Autoridades do governo passaram a dizer então que a polícia não participaria da ação e que apenas em casos extremos a internação compulsória seria empregada. Até agora, nenhum paciente foi internado por ordem judicial e menos de 10 foram internados involuntariamente (a pedido da família, mas sem ordem da Justiça), segundo Elias.
Mas, a exposição na mídia aumentou número de atendimentos voluntários nessa clínica. "Passamos a atender até 120 pessoas em um dia. Esse era o número de pessoas que recebíamos em uma semana", disse Elias.
Segundo ela, o Estado mantém ainda cerca de 300 vagas em moradias assistidas. Nelas, o viciado em crack em processo de desintoxicação recebe por até seis meses um local para morar, alimentos e incentivos para voltar ao mercado de trabalho.
Nesse período, também é incentivado a frequentar clínicas públicas especializadas onde recebe atendimento clínico e psicológico. De acordo com Elias, há uma mobilização de secretarias estaduais e municipais para ajudar o dependente químico em recuperação a se reinserir na sociedade.

Um comentário:

  1. (...) Segundo Gerra, a internação compulsória deve ocorrer pelo prazo máximo de algumas semanas e só se justifica quando o dependente apresenta comportamento perigoso para a sociedade ou para si próprio.(...)

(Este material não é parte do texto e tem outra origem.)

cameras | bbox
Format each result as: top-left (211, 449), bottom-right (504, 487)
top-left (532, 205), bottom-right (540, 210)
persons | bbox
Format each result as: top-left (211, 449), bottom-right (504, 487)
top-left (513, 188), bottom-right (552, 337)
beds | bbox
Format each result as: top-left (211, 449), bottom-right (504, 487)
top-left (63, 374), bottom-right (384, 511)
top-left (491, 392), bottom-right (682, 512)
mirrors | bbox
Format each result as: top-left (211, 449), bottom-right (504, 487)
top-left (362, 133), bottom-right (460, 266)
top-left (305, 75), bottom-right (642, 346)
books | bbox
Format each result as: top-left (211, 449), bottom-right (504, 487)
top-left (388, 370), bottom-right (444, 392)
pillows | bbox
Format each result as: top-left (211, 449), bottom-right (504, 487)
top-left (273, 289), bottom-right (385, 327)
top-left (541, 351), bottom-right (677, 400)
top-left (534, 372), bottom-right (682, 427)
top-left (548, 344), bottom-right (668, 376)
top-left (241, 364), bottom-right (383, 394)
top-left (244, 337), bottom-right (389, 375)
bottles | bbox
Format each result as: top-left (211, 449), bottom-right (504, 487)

    Então, ele não é contra a internação compulsória, só defende que não dure por prazo indeterminado e que seja seguida do necessário acompanhamento. O problema brasileiro é muito grave pelo fato de muitos viciados também serem parte de grupos totalmente marginalizados e excluídos, que não contam com famílias estáveis para poderem se recuperar fora das ruas com relativa tranquilidade. São pessoas que além de viciadas não têm como se sustentar, pois não conseguiriam um emprego formal com facilidade e não têm provedores. Como resolver isso? Creio que têm que investir muito e tentar buscar o melhor sistema de tratamento possível, mas não é um problema isolado: está ligado à exclusão social, que é o problema principal, a meu ver, cuja solução demanda também recursos e tempo.